◆ **TEXTE FOURNI**
----
Le Piéton De Paris by Leon-paul Fargue

Le Piéton De Paris by Leon-paul Fargue

Auteur:Leon-paul Fargue [Fargue, Leon-paul]
La langue: eng
Format: epub
Tags: Social Life and Customs, Paris (France), litt. française, Description, Paris, General, Essai, Fiction
Publié: 2011-07-30T07:29:02+00:00


Saint-Germain-des-Prés

Qu’il y ait eu dans la journée un Conseil de Cabinet, un match de boxe dans l’État de New-Jersey, un Grand Prix de Conformisme, un coup de flanc littéraire, un concours de ténors sur la Rive Droite ou quelque prise de bec, les habitués des cafés de la place Saint-Germain-des-Prés sont parmi les premiers touchés des résultats de ces conciles ou de ces compétitions, soit par une estafette généralement bien renseignée, soit par une mystérieuse télégraphie. « Sensationnelles », vides ou graves, les nouvelles apportées des ministères ou des rings n’émeuvent pourtant pas les buveurs ou les passants de ce quartier, qui n’en continuent pas moins de surveiller, d’un œil sceptique et doux, la montée vers le ciel de ce vieux meuble couleur d’orage, pièce d’armure romane et martienne, qu’est le clocher d’une des plus vieilles églises de Paris.
----
◆ **Enregistrements d'un jeu de données**
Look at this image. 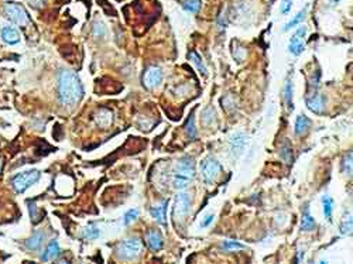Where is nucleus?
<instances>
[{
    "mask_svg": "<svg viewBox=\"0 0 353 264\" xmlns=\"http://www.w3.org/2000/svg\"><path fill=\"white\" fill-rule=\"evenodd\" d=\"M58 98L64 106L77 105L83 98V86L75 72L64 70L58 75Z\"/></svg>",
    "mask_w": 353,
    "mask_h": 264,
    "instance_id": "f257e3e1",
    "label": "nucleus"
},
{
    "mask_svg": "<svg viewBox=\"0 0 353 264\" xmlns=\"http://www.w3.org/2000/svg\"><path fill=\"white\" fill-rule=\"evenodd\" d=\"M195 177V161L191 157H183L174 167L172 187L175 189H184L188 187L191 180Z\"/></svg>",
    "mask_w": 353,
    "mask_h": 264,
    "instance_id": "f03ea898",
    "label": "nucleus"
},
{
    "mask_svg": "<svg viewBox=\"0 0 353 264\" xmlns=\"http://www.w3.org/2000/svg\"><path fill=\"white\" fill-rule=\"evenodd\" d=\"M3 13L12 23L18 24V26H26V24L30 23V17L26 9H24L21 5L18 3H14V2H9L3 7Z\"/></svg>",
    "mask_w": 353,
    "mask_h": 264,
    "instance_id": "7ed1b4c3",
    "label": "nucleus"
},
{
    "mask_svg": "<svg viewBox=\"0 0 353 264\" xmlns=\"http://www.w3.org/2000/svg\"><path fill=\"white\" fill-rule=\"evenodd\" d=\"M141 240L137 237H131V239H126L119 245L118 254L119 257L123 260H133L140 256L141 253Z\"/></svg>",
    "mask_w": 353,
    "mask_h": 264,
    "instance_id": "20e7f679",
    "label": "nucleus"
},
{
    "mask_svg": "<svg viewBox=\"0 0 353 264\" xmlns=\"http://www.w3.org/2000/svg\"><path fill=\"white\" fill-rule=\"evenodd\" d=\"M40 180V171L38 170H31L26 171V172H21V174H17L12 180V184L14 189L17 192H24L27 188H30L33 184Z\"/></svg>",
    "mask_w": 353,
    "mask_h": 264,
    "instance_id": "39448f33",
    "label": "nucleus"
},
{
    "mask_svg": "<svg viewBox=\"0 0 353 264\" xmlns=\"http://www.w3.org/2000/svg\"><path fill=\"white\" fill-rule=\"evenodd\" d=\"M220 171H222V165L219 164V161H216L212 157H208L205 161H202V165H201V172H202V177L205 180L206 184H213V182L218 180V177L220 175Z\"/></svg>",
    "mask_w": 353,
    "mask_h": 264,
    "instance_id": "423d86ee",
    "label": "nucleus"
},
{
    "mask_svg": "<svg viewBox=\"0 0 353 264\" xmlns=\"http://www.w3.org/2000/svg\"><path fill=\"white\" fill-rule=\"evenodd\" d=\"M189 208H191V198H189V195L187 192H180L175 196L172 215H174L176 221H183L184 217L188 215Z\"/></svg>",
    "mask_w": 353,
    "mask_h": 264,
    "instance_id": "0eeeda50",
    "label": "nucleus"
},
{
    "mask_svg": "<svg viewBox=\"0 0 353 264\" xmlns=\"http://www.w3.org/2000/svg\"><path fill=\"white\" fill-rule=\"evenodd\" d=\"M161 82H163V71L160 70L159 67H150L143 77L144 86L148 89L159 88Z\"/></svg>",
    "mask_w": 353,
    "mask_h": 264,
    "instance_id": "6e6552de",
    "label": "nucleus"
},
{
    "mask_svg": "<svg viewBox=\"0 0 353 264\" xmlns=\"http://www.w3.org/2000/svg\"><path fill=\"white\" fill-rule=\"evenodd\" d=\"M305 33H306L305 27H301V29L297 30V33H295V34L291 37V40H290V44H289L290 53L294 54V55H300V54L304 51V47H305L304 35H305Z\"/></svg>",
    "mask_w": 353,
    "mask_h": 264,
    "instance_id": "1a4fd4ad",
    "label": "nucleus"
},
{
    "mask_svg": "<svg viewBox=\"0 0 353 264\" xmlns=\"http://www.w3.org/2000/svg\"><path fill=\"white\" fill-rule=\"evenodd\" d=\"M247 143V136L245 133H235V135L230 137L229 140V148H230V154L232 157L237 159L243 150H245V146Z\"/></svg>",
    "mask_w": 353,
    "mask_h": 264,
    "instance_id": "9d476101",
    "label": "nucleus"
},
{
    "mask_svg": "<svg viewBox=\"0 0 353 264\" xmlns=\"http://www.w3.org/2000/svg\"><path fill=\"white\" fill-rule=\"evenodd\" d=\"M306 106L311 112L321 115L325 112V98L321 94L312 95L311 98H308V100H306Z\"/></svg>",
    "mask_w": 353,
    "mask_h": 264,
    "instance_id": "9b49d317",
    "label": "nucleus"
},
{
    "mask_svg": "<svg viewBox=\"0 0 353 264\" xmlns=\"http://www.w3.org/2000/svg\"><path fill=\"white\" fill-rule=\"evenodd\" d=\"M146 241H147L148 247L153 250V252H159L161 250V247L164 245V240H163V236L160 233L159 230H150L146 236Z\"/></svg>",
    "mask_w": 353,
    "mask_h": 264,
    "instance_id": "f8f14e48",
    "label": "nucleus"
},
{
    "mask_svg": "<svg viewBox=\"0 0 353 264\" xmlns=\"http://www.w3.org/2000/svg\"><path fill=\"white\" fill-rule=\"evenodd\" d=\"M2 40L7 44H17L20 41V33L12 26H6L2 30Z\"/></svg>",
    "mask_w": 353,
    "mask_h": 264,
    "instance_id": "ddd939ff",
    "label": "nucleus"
----
◆ **ÉNONCÉ**
Reproduisez mot pour mot, dans le texte fourni, tout ce qui va de « Qu’il y ait » jusqu'à « églises de Paris. ». Ces données n'ont aucun lien avec le texte fourni.

◆ **RÉSULTAT**
Qu’il y ait eu dans la journée un Conseil de Cabinet, un match de boxe dans l’État de New-Jersey, un Grand Prix de Conformisme, un coup de flanc littéraire, un concours de ténors sur la Rive Droite ou quelque prise de bec, les habitués des cafés de la place Saint-Germain-des-Prés sont parmi les premiers touchés des résultats de ces conciles ou de ces compétitions, soit par une estafette généralement bien renseignée, soit par une mystérieuse télégraphie. « Sensationnelles », vides ou graves, les nouvelles apportées des ministères ou des rings n’émeuvent pourtant pas les buveurs ou les passants de ce quartier, qui n’en continuent pas moins de surveiller, d’un œil sceptique et doux, la montée vers le ciel de ce vieux meuble couleur d’orage, pièce d’armure romane et martienne, qu’est le clocher d’une des plus vieilles églises de Paris.